Angkor Wat represents a miniature replica of the universe in stone. The central tower symbolizes the mythical mountain, Meru, situated at the center of the universe. Its five towers correspond to the peaks of Meru. The outer wall corresponds to the mountains at the edge of the world, and the surrounding moat the oceans beyond.
But new archaeological techniques are now revealing more of its secrets, including an elaborate network of temples and boulevards, and sophisticated engineering.
Mouhot's vivid descriptions of the lost medieval city of Angkor, and it's vast temples consumed by the jungle, captured the public imagination which led to tales of swashbuckling explorers finding forgotten temples.
Today Cambodia is famous for these buildings. The largest, Angkor Wat, constructed around 1150, remains the biggest religious complex on Earth, covering an area four times larger than Vatican City. It attracts two million tourists a year and takes pride of place on Cambodia's flag.

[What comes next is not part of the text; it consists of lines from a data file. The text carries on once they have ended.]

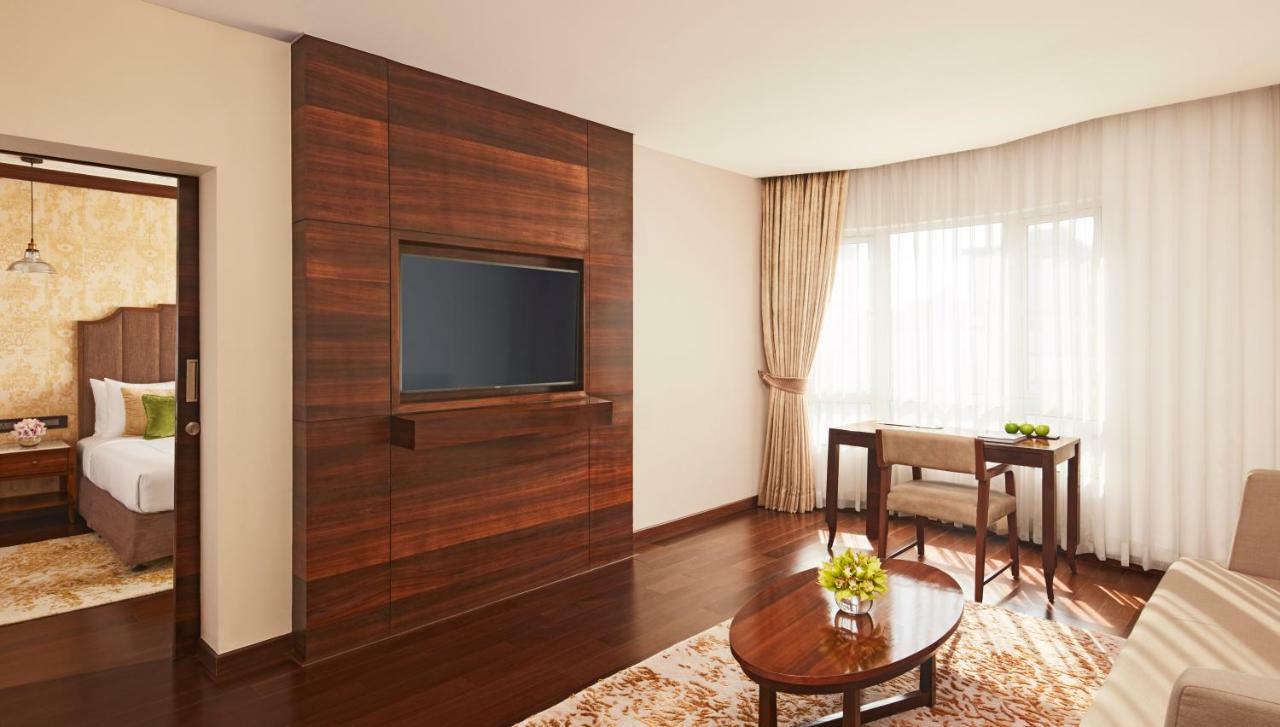 Hotel President - Ihcl Seleqtions Mumbai Exterior foto A room at the Taj Bengal
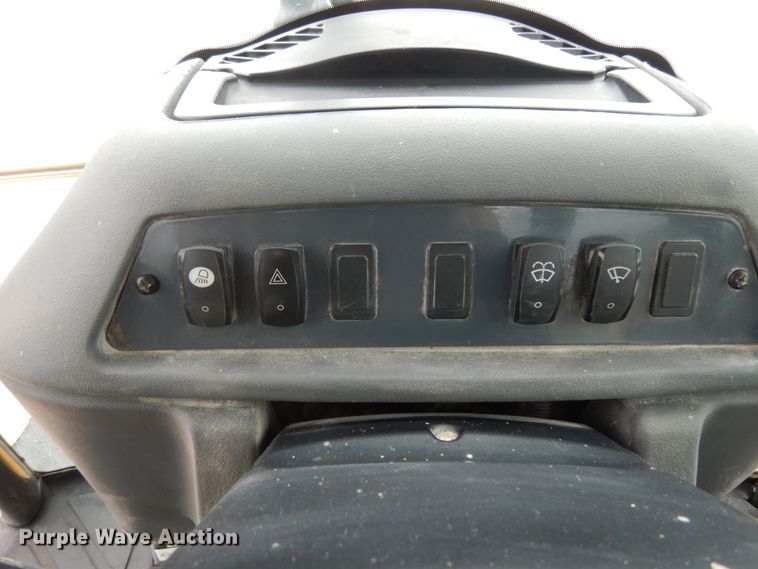 image for item IL9429 2011 John Deere 310SJ  backhoe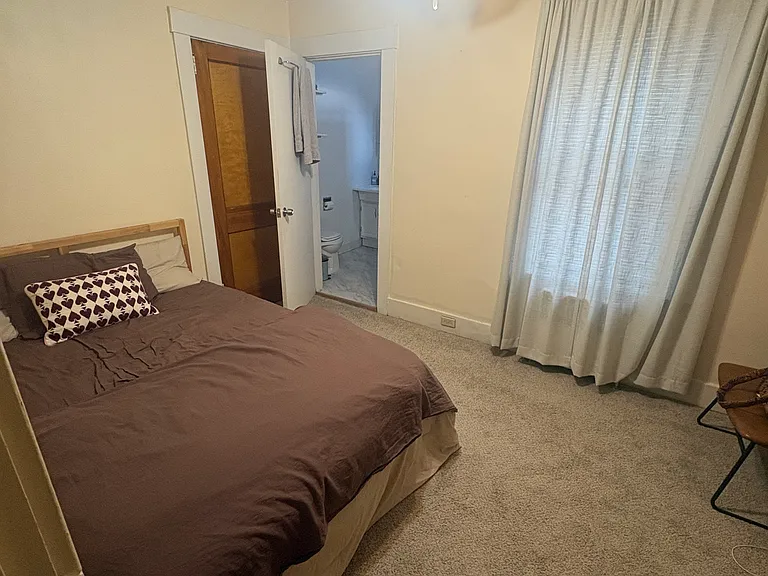 28 Academy Ave #6 — Photo 5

An international team had mapped 370 sq km around Angkor in unprecedented detail despite the dense jungle and the prevalence of landmines from Cambodia's civil war. Yet the entire survey took less than two weeks using Lidar. Mounted on a helicopter, the team's lidar device fired a million laser beams every four seconds through the jungle canopy in a grid pattern of passes, recording minute variations in ground surface topography.
The findings were staggering.
Beneath the jungle, the archaeologists found undocumented cityscapes, with temples and utterly unexpected grids of ceremonial boulevards, dykes and man-made ponds spreading across the landscape. A lost city, found.
The lidar map reveals catastrophic flood damage to the city's vital water network. Tree ring samples record sudden fluctuations between extreme dry and wet conditions at that time.
In the 15th Century, the Khmer kings abandoned their city and moved to the coast. They built a new city, Phnom Penh, the present-day capital of Cambodia.
I love learning about the history of mankind. And now, the wonder of technology pin-points the need to maintain any civilization's basic structure.
I suggest you attend to your own roots before you go off searching for gold in the hidden city.